E’ uno sciopero che torna a far emergere le contraddizioni della Buona Scuola, che al di là delle buone intenzioni risulta fallimentare in molti suoi aspetti, uno dei quali è proprio questo, diventare motivo di sciopero per due istanze apparentemente opposte, ma che in realtà pongono la stessa questione. Che si chieda la riapertura delle graduatorie a esaurimento o che si voglia impedire la perdita del ruolo a chi lo ha conseguito ma che improvvisamente si è trovato senza titoli perché solo diplomato, la questione è la stessa, e cioè che Renzi, il grande innovatore Renzi, in realtà non ha fatto altro che tentare di razionalizzare un gigantesco meccanismo. 

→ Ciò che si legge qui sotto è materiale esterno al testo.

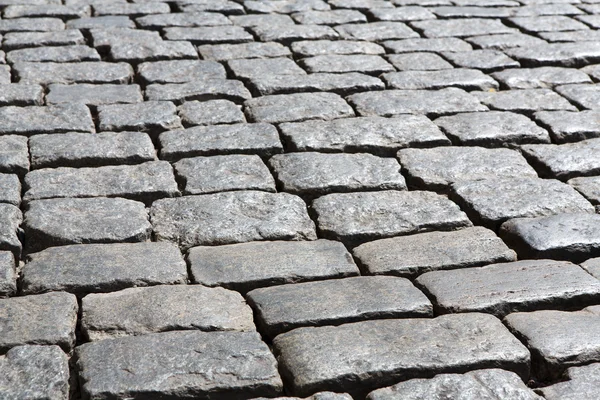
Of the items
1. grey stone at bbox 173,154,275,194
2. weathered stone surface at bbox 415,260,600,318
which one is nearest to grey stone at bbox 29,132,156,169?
grey stone at bbox 173,154,275,194

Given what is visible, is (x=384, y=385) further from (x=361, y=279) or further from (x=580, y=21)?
(x=580, y=21)

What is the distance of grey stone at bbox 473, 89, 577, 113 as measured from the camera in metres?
4.61

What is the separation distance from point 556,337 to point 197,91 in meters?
2.48

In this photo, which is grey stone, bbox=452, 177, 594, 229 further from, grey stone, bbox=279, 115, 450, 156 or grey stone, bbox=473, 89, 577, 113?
grey stone, bbox=473, 89, 577, 113

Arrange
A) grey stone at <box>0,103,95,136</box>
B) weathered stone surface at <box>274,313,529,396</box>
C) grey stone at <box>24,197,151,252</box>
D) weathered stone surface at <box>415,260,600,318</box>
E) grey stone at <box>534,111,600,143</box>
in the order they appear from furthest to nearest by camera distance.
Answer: grey stone at <box>534,111,600,143</box>
grey stone at <box>0,103,95,136</box>
grey stone at <box>24,197,151,252</box>
weathered stone surface at <box>415,260,600,318</box>
weathered stone surface at <box>274,313,529,396</box>

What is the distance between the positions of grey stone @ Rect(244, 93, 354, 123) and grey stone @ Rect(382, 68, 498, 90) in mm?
412

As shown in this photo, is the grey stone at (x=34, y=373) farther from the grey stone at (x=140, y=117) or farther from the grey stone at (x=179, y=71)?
the grey stone at (x=179, y=71)

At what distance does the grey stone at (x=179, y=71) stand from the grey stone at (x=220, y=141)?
728 millimetres

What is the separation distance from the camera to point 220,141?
409 cm

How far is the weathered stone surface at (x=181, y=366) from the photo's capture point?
2.42m

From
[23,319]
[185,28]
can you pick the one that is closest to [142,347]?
[23,319]

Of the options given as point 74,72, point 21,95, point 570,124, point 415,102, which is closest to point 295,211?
point 415,102

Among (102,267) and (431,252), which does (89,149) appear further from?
(431,252)

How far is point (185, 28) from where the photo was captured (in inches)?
227
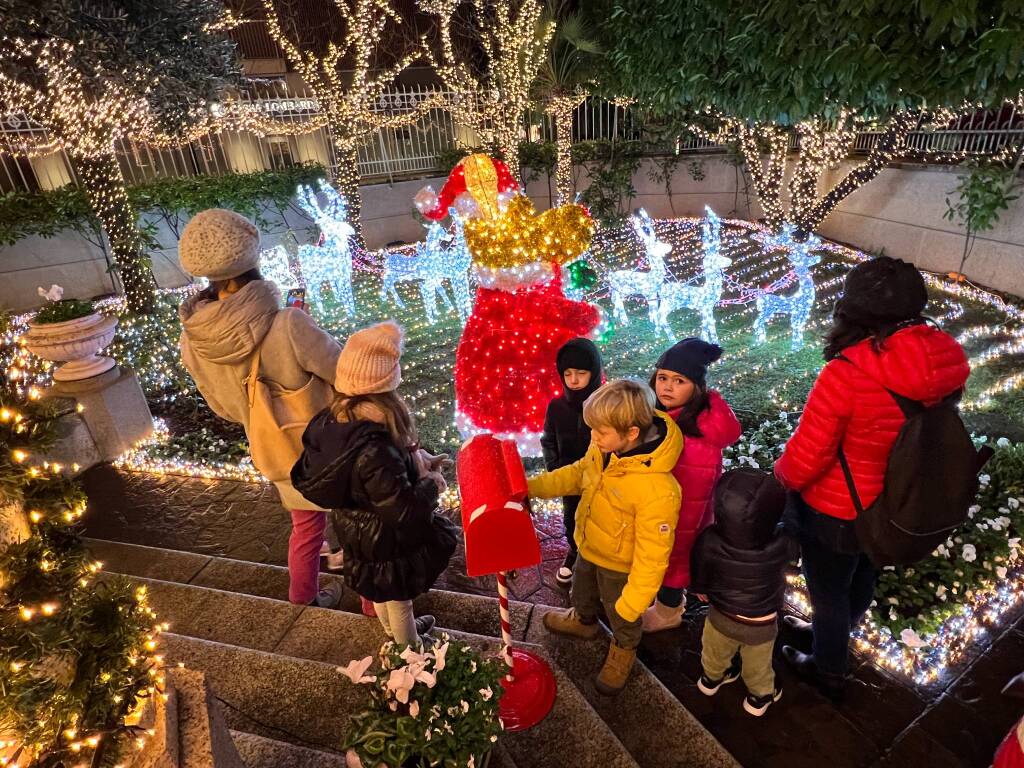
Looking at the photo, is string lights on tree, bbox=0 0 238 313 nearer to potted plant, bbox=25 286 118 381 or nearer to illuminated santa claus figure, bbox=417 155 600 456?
potted plant, bbox=25 286 118 381

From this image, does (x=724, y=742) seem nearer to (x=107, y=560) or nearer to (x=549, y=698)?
(x=549, y=698)

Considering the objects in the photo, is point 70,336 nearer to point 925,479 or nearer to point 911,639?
point 925,479

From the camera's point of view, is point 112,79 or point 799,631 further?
point 112,79

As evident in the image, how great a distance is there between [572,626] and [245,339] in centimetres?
199

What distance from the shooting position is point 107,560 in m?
3.64

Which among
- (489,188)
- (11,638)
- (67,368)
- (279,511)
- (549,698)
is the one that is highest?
(489,188)

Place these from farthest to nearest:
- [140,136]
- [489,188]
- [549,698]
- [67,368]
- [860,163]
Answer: [860,163] → [140,136] → [67,368] → [489,188] → [549,698]

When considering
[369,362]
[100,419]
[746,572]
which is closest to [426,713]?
[369,362]

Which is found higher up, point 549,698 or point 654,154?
point 654,154

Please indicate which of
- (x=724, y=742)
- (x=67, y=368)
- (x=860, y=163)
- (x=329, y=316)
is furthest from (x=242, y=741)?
(x=860, y=163)

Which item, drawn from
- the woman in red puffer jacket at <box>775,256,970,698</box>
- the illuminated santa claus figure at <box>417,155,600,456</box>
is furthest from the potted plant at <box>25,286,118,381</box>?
the woman in red puffer jacket at <box>775,256,970,698</box>

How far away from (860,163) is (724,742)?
34.4 feet

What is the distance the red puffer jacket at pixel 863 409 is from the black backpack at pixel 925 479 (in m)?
0.06

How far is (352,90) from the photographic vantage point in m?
10.5
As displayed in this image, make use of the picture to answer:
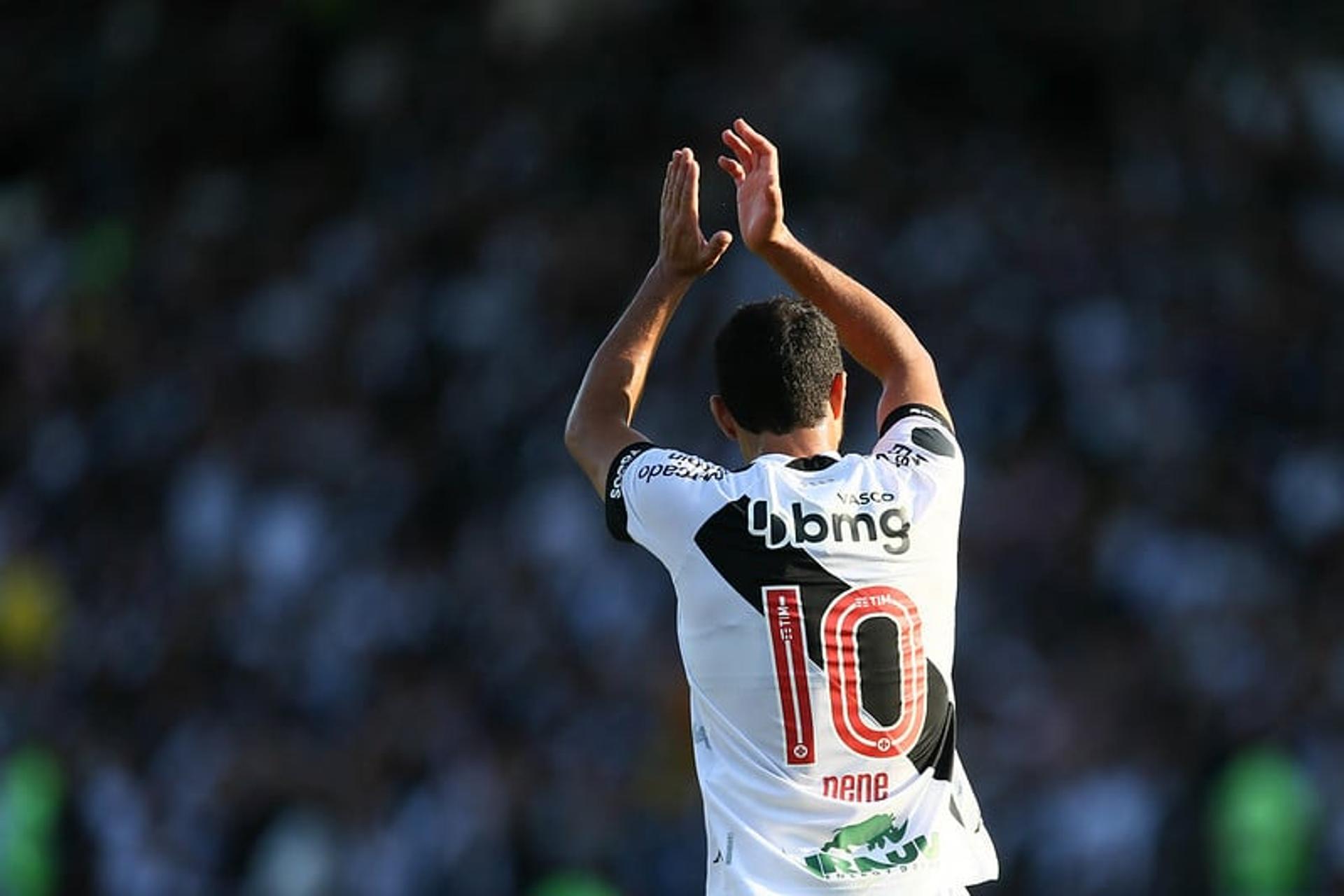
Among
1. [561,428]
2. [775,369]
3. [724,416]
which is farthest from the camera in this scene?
[561,428]

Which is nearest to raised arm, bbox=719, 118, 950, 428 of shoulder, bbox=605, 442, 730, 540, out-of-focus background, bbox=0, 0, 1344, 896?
shoulder, bbox=605, 442, 730, 540

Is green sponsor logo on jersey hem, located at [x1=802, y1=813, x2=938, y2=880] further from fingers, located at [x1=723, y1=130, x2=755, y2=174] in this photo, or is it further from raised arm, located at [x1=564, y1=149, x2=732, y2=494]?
fingers, located at [x1=723, y1=130, x2=755, y2=174]

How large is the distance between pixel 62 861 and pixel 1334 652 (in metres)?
A: 5.98

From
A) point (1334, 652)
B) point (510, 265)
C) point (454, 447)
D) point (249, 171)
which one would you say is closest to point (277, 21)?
point (249, 171)

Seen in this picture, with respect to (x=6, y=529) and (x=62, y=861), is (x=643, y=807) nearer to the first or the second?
(x=62, y=861)

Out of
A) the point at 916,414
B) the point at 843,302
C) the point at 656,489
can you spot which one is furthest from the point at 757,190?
the point at 656,489

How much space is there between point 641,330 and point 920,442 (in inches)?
22.2

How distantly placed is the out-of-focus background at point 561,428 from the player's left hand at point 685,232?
4.49 meters

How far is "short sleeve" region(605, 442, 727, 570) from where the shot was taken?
3.64 meters

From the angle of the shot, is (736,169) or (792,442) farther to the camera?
(736,169)

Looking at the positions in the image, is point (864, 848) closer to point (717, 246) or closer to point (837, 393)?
point (837, 393)

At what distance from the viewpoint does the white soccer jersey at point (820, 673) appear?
11.8 ft

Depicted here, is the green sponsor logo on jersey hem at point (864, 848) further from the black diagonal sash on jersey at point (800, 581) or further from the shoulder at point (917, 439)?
the shoulder at point (917, 439)

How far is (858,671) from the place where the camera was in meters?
3.59
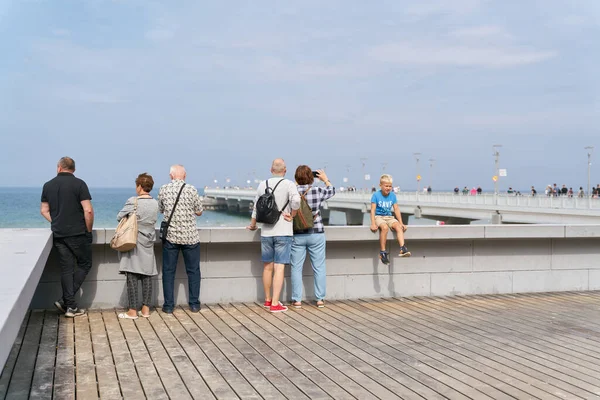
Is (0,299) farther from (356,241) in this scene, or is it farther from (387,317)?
(356,241)

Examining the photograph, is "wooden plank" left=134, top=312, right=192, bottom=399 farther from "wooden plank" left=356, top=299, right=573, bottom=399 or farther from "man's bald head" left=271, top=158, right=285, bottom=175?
"wooden plank" left=356, top=299, right=573, bottom=399

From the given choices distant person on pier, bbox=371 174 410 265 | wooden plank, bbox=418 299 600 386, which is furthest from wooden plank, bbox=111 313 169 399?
distant person on pier, bbox=371 174 410 265

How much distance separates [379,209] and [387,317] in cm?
180

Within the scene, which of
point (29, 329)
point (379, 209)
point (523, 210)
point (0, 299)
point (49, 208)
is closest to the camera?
point (0, 299)

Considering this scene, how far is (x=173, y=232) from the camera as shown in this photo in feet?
27.4

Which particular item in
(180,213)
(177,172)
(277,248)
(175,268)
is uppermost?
(177,172)

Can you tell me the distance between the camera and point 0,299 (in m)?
3.76

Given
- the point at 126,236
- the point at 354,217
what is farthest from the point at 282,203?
the point at 354,217

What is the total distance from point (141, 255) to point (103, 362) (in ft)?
7.31

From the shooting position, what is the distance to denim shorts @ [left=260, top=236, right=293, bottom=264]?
861cm

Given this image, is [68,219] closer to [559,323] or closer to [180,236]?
[180,236]

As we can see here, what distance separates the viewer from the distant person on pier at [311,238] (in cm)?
892

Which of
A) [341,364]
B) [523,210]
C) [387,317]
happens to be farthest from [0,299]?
[523,210]

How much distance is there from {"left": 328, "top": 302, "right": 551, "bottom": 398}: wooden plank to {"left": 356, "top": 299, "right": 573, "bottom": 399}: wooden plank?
2 cm
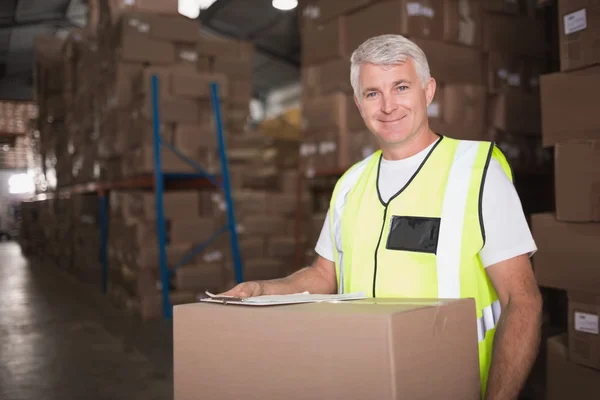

Ma — e lo sciopero di questi giorni lo dimostra — il meccanismo non è razionalizzabile, è di per sé scoordinato e prima o poi le sue pecche vengono a galla. Perché ad un certo punto si deve chiudere l’accesso alle graduatorie? E’ inevitabile che chi rimane fuori pur avendo qualche titolo per farne parte senta questa decisione come una grave ingiustizia. Così mettetevi nei panni di chi raggiunge il ruolo, insegna come docente di ruolo, e poi per una sentenza si sente dire che i suoi titoli — quelli che aveva presentato ed erano stati accettati — ora non valgono più. Anche questa non è forse un’ingiustizia? Lo sciopero chiede che venga fatta giustizia, e come dare torto a chi manifesta, visto che Renzi ha introdotto l’idea che nella scuola c’è posto per tutti, che nessuno rimarrà fuori a sostare in graduatorie permanenti?



Il problema è che l’errore sta a monte: non è in questo modo che si recluta, non è in questo modo che si assume! In Italia si diventa insegnanti in modo burocratico, ciò che conta sono i titoli e non l’esperienza. E di conseguenza ciò che conta sono le graduatorie e non i bambini e le bambine, i ragazzi e le ragazze cui si va ad insegnare. Qui sta la questione e questo sciopero si guarda bene dal sollevarla; del resto, sollevarla di fronte a chi? A un ministro che non c’è!

Invece si dovrebbe riflettere su quanto sta succedendo nella scuola italiana per aprire una nuova strada, che abbia nell’esperienza di insegnamento e di educazione la via di accesso alla scuola sia statale sia paritaria. E’ una nuova strada quella da tentare, la strada che è più naturale e ragionevole, quella per cui uno impara ad insegnare attraverso due modalità che si legano, 1) seguendo dei maestri e 2) insegnando. Questa è l’esperienza, non che uno raccolga titoli, ma che uno possa scegliere dei maestri da cui imparare e che possa verificare insegnando le sue capacità. 



L’attuale sistema burocratico andrebbe smontato per portare dentro il mondo della scuola diverse vie di accesso all’insegnamento, ma sempre ancorate all’esperienza.